EXERCISE INSTRUCTIONS
Transcribe every record exactly.

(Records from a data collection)
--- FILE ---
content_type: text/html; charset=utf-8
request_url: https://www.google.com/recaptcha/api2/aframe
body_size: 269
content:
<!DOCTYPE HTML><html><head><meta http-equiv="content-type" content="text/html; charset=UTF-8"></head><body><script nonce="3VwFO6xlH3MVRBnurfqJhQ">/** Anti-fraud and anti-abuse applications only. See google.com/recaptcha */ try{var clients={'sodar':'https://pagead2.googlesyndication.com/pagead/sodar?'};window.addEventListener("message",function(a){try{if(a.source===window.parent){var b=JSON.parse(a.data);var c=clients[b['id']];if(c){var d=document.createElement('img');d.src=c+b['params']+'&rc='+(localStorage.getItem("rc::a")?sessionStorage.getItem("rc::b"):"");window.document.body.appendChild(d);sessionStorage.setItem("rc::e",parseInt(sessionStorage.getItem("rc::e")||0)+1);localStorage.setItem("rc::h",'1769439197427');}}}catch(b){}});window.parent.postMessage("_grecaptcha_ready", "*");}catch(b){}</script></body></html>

TASK OUTPUT
--- FILE ---
content_type: text/html; charset=utf-8
request_url: https://www.google.com/recaptcha/api2/aframe
body_size: 269
content:
<!DOCTYPE HTML><html><head><meta http-equiv="content-type" content="text/html; charset=UTF-8"></head><body><script nonce="3VwFO6xlH3MVRBnurfqJhQ">/** Anti-fraud and anti-abuse applications only. See google.com/recaptcha */ try{var clients={'sodar':'https://pagead2.googlesyndication.com/pagead/sodar?'};window.addEventListener("message",function(a){try{if(a.source===window.parent){var b=JSON.parse(a.data);var c=clients[b['id']];if(c){var d=document.createElement('img');d.src=c+b['params']+'&rc='+(localStorage.getItem("rc::a")?sessionStorage.getItem("rc::b"):"");window.document.body.appendChild(d);sessionStorage.setItem("rc::e",parseInt(sessionStorage.getItem("rc::e")||0)+1);localStorage.setItem("rc::h",'1769439197427');}}}catch(b){}});window.parent.postMessage("_grecaptcha_ready", "*");}catch(b){}</script></body></html>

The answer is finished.